The presidential candidates stepped up their rhetoric and smiling images across Indonesia, intensifying their efforts as the elections shifted from the legislative to the presidential primaries.
Reaching out to their party faithfuls at Jakarta’s Gelora Bung Karno stadium, contenders like Gerindra (Great Indonesia Movement) Party presidential hopeful Prabowo Subianto and Indonesian Democratic Party of Struggle, or PDI-P, stalwart Megawati Soekarnoputri trawled for votes by appealing to the electorates’ nationalist and religious sentiments, as well as enticing promises of welfare and financial incentives. Lowbrow tactics are also the name of the game.
Indonesian political satirist Butet Kertaradjasa, a known impersonator of then President Susilo Bambang Yudhoyono in comedy shows like “Republik Mimpi” (“Dream Republic”), performed his act before him at Megawati and Prabowo’s behest during a function pledging a clean presidential campaign. Butet’s act tickled the funnybones of those present except for the president, who was not amused.
These scenes are part of “Children of a Nation,” a documentary on the 2009 presidential elections by acclaimed Indonesian filmmaker Sakti Parantean. An independent production recounting Yudhoyono’s landslide victory in his reelection bid, the film balances newsreels, vox pop interviews and the perspective of student activists like former Forum Kota (City Forum) student movement head Savic Ali.
“[Children of a Nation] can be described as a ‘guerrilla project,’ as it was funded out of my own pocket. I had no firsthand access to the movers, as most of the news I got was from the detik.com and other outlets,” Sakti said during a recent screening of the film at Jakarta’s National University. “As a title, ‘Children of a Nation’ is also a double entendre , as it can mean that we are the nation’s children. On the other hand, it can also mean we are immature. Either way, we’re liable to play, experiment and make mistakes like children usually would.”
National University School of Communications department chairman Eddi Prakosa agrees.
“The release of ‘Children of a Nation’ might strike the public, because this year marks Indonesia’s legislative and presidential elections. Whether one interprets the movie to be Sakti’s observation of Indonesia’s political process or his critique of it, [the film] doesn’t detract from its relevance.”

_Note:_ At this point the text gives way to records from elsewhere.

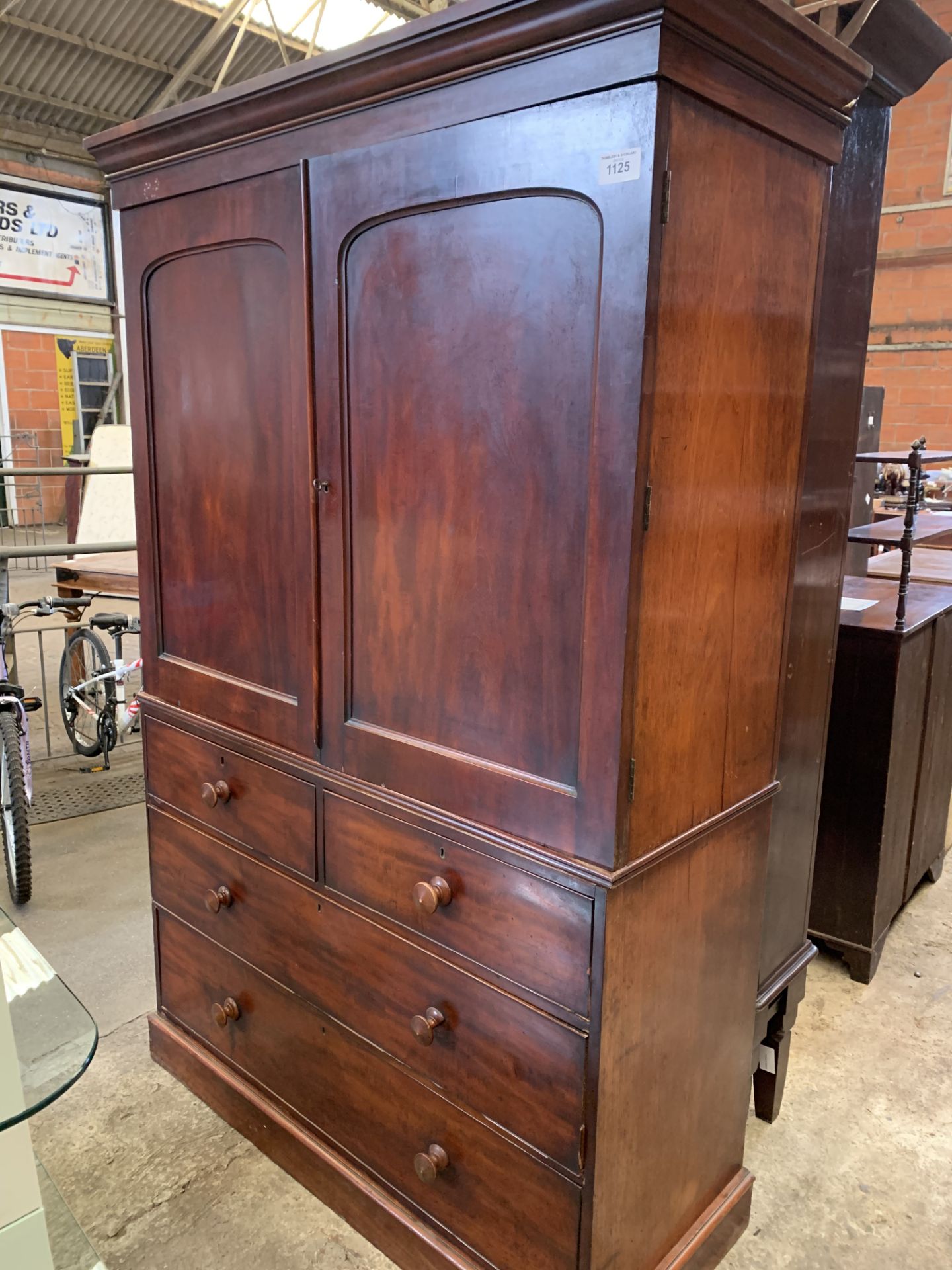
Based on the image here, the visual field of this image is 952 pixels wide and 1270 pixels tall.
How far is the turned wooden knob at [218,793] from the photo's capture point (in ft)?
5.94

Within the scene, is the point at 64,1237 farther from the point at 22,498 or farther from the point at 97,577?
the point at 22,498

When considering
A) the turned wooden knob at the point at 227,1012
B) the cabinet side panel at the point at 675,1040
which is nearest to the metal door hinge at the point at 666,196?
the cabinet side panel at the point at 675,1040

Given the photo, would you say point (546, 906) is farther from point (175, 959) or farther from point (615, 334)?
point (175, 959)

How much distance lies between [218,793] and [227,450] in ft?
2.20

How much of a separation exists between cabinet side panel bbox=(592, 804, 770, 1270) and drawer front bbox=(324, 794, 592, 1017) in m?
0.06

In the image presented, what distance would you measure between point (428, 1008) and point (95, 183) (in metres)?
10.1

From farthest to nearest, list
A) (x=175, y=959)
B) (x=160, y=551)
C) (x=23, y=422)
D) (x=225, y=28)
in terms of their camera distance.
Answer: (x=23, y=422) < (x=225, y=28) < (x=175, y=959) < (x=160, y=551)

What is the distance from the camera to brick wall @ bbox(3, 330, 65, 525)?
9.05 m

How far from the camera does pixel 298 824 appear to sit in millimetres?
1676

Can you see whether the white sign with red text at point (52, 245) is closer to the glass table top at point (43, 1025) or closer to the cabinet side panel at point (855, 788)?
the cabinet side panel at point (855, 788)

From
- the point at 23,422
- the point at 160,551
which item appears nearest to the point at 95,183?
the point at 23,422

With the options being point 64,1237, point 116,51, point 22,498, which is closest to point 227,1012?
point 64,1237

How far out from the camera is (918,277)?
7.46 meters

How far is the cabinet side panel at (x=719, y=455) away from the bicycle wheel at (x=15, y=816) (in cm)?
223
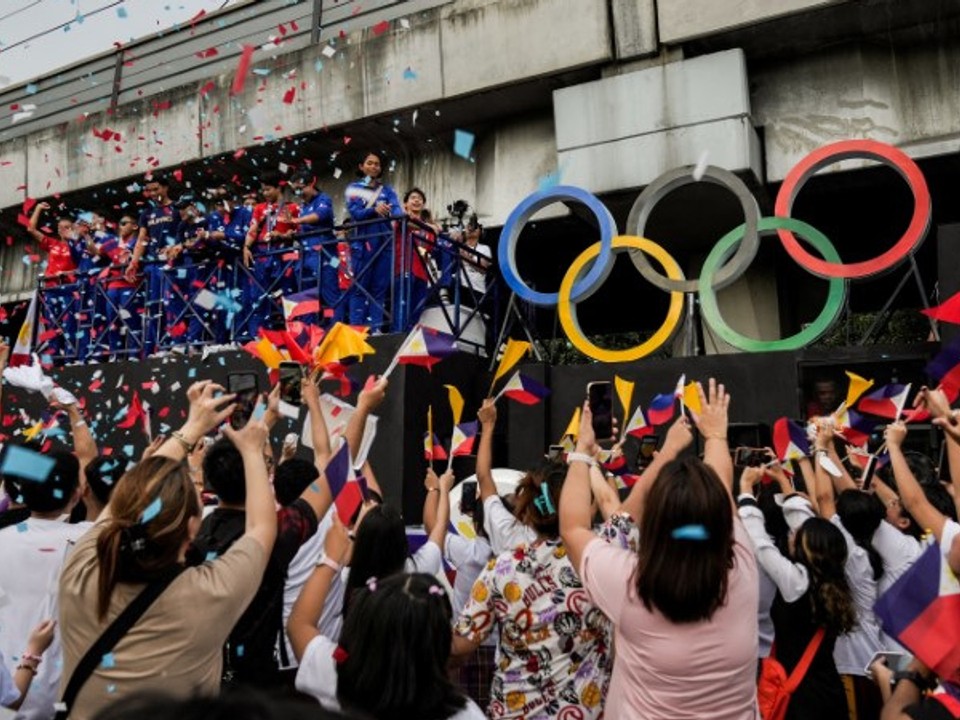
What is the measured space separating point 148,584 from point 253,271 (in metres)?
7.17

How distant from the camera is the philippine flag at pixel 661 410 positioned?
23.5 ft

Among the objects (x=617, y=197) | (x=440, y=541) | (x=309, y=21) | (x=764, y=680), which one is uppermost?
(x=309, y=21)

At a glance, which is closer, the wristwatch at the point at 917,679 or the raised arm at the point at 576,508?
the wristwatch at the point at 917,679

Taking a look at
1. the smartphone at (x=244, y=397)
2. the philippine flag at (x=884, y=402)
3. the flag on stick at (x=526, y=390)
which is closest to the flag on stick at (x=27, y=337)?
the flag on stick at (x=526, y=390)

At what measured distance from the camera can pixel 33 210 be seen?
13398 millimetres

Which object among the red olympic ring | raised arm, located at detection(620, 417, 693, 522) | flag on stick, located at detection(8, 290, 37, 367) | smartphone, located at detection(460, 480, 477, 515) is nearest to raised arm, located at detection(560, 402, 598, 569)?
raised arm, located at detection(620, 417, 693, 522)

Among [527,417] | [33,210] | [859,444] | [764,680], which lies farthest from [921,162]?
[33,210]

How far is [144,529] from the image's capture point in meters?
2.25

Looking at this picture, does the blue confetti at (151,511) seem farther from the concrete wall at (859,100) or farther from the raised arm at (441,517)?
the concrete wall at (859,100)

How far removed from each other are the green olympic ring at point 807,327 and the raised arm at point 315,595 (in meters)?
5.60

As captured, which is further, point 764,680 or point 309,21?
point 309,21

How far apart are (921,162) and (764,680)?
7.15 meters

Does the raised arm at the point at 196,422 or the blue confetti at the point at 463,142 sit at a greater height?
the blue confetti at the point at 463,142

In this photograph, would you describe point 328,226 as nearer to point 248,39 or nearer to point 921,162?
point 248,39
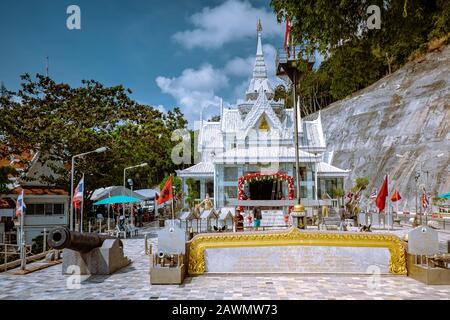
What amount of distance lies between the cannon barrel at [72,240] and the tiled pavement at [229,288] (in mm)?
942

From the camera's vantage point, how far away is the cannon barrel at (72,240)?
1065cm

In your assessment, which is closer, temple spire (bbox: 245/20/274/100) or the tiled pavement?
the tiled pavement

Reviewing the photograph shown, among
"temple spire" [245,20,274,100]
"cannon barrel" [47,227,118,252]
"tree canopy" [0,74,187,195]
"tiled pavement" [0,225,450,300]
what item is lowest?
"tiled pavement" [0,225,450,300]

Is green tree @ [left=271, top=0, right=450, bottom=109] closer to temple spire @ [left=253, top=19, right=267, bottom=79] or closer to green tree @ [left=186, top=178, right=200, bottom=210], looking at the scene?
green tree @ [left=186, top=178, right=200, bottom=210]

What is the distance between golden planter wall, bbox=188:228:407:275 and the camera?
11742mm

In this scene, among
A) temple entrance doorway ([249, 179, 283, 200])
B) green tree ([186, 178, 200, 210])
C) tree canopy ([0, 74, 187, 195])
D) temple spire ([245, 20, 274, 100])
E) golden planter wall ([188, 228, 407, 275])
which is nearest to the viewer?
golden planter wall ([188, 228, 407, 275])

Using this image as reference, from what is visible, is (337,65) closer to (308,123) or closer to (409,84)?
(308,123)

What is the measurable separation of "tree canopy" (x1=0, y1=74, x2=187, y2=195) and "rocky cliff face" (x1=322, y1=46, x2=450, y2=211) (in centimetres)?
2653

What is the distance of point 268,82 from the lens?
52938 millimetres

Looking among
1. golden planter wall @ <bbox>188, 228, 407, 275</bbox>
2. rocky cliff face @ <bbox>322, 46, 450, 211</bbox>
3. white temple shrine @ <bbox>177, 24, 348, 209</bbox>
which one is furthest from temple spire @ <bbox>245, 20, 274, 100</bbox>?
golden planter wall @ <bbox>188, 228, 407, 275</bbox>

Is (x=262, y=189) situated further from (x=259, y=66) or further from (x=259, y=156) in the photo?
(x=259, y=66)

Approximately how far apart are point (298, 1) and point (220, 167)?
67.3 ft

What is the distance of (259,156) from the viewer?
3312 centimetres

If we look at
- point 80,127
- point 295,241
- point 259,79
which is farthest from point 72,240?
point 259,79
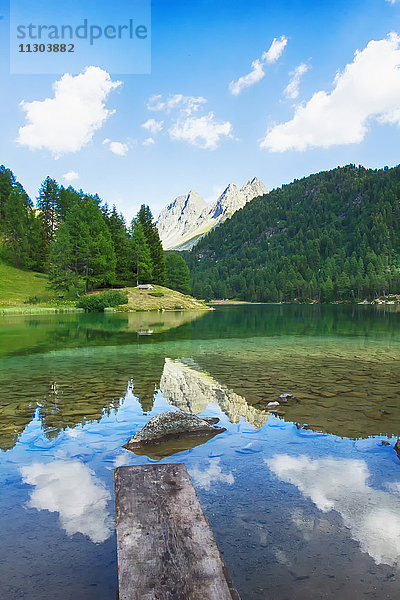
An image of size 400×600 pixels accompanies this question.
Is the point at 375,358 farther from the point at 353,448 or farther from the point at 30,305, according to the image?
the point at 30,305

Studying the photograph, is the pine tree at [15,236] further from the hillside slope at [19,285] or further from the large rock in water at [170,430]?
the large rock in water at [170,430]

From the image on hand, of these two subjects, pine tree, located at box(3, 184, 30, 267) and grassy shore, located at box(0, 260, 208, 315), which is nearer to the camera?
grassy shore, located at box(0, 260, 208, 315)

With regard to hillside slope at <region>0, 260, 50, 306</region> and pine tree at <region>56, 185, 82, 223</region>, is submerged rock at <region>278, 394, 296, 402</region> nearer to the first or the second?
hillside slope at <region>0, 260, 50, 306</region>

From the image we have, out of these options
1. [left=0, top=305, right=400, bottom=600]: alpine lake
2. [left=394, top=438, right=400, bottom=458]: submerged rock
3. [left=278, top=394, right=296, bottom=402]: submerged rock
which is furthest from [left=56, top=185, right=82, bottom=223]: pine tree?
[left=394, top=438, right=400, bottom=458]: submerged rock

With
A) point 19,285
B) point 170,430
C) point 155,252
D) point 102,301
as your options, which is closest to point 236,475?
point 170,430

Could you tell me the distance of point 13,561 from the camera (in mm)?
4496

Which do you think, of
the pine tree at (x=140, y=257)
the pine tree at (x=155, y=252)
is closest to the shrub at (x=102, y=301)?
the pine tree at (x=140, y=257)

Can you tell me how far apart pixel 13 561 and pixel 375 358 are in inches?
781

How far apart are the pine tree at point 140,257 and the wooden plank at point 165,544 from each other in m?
81.5

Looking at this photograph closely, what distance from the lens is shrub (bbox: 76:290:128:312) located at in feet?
219

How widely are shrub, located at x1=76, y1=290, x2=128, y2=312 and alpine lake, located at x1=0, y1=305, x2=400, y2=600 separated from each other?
170 ft

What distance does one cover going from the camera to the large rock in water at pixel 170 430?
8328 millimetres

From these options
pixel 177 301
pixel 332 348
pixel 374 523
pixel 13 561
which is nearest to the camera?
pixel 13 561

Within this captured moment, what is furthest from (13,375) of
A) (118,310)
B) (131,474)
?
(118,310)
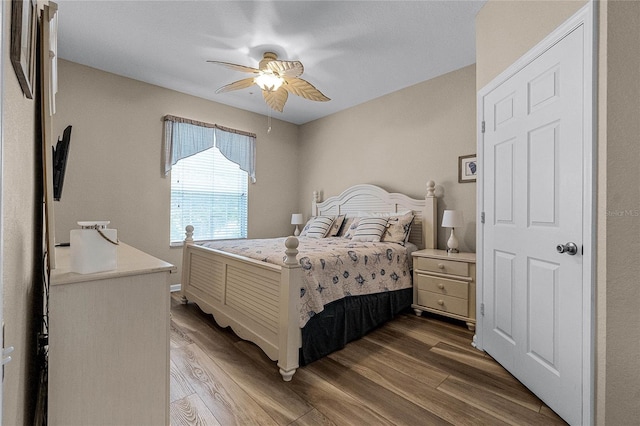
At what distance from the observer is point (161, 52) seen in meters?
3.04

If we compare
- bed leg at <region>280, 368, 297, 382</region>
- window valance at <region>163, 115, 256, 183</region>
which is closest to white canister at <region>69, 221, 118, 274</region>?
bed leg at <region>280, 368, 297, 382</region>

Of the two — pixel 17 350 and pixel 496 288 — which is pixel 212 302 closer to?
pixel 17 350

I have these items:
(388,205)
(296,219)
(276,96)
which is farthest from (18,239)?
(296,219)

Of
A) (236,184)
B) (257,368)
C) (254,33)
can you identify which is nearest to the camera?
(257,368)

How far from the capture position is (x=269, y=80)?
2764 millimetres

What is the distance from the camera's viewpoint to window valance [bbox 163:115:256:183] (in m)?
3.92

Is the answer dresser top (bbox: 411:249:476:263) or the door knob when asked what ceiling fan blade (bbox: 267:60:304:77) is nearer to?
dresser top (bbox: 411:249:476:263)

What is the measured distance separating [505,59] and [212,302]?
3.07m

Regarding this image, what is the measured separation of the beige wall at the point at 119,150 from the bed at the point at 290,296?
35.9 inches

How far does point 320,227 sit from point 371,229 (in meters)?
0.82

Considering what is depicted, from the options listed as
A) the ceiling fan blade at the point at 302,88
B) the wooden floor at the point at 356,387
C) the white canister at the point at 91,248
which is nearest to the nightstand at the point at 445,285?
the wooden floor at the point at 356,387

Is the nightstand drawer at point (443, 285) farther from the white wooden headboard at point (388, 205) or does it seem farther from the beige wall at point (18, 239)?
the beige wall at point (18, 239)

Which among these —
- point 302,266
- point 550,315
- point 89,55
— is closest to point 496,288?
point 550,315

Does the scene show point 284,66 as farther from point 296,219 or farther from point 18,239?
point 296,219
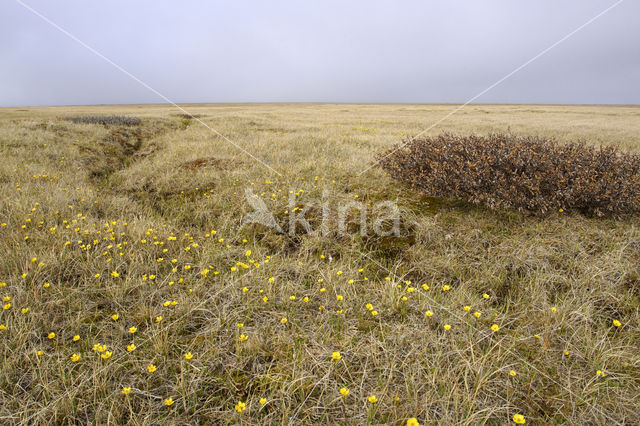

During the discussion, Sakti added that the documentary also set out to reveal a side of Indonesian democracy that is overlooked by CNN, BBC and other outlets of the international community. This includes using entertainers and free cash by all parties to draw voters, Golkar party presidential hopeful Jusuf Kalla and his running mate Wiranto’s enlisting psychic mediums to endorse their cause, as well as Yudhoyono’s plagiarism of an Indomie jingle for his campaign.
While the movie acknowledged Yudhoyono’s savvy use of social media in his reelection bid, a move pioneered by president Barack Obama in the US, it was also quick to cast doubts on the incumbent’s seemingly solid victory. The film indicates that Yudhoyono and the General Election Commission weren’t above resorting to Suharto era tactics, such as paying TV stations not to air the ads of opponents, rigging the number of voters, and manipulating the findings of survey bodies in his favor.
Most of all, Sakti pointed out that Yudhoyono’s overwhelming victory, which he achieved with over 60 percent of the votes, was made possible by voter apathy.
“Over 40 percent of eligible voters, or more than 60 million people, didn’t go to the ballots during the 2009 elections. That number was up from the 23 percent in 2004,” said Sakti, who founded the Fictionary production house.
“Children of a Nation” also holds the premise that Indonesia is hampered by its collective amnesia about the role Yudhoyono and his fellow generals, Prabowo and Wiranto, played in human rights violations in 1998.
“The three generals, and Indonesia’s political elite, encouraged the nation’s short term memory to whitewash their complicity in human rights abuses. Its also due to the poor regeneration of political parties and other organizations, and their inability in sounding out natural leaders,” says Savic Ali in the film. “The media is also not living up to their part of the bargain as a free press, as they can be bought to influence public opinion.”
Sakti is just as scathing. In the film he narrates that the presidential elections are little more than a talent show comparable to “Indonesian Idol” or “Indonesia’s Got Talent,” a point he sharply made by featuring one of President Yudhoyono’s music videos in the end credits. The film also touches on the Marriott and Ritz Carlton bombings, which along with the Bank Century scandal, seems to foretell Yudhoyono’s stormy second term.
During the discussion, Sakti said that making “Children of a Nation” profoundly changed his political outlook.
“Before [the 2009 elections], I never bothered to vote. But ‘Children of a Nation’ made me realize that we, as the electorate, can be formidable agents of change in our own right,” he said. “That’s why we should use our right to vote. Otherwise it will be misused by certain political parties for their own ends.”
He also used the film to remind his audiences about the challenges that they will face when they graduate and enter the work force.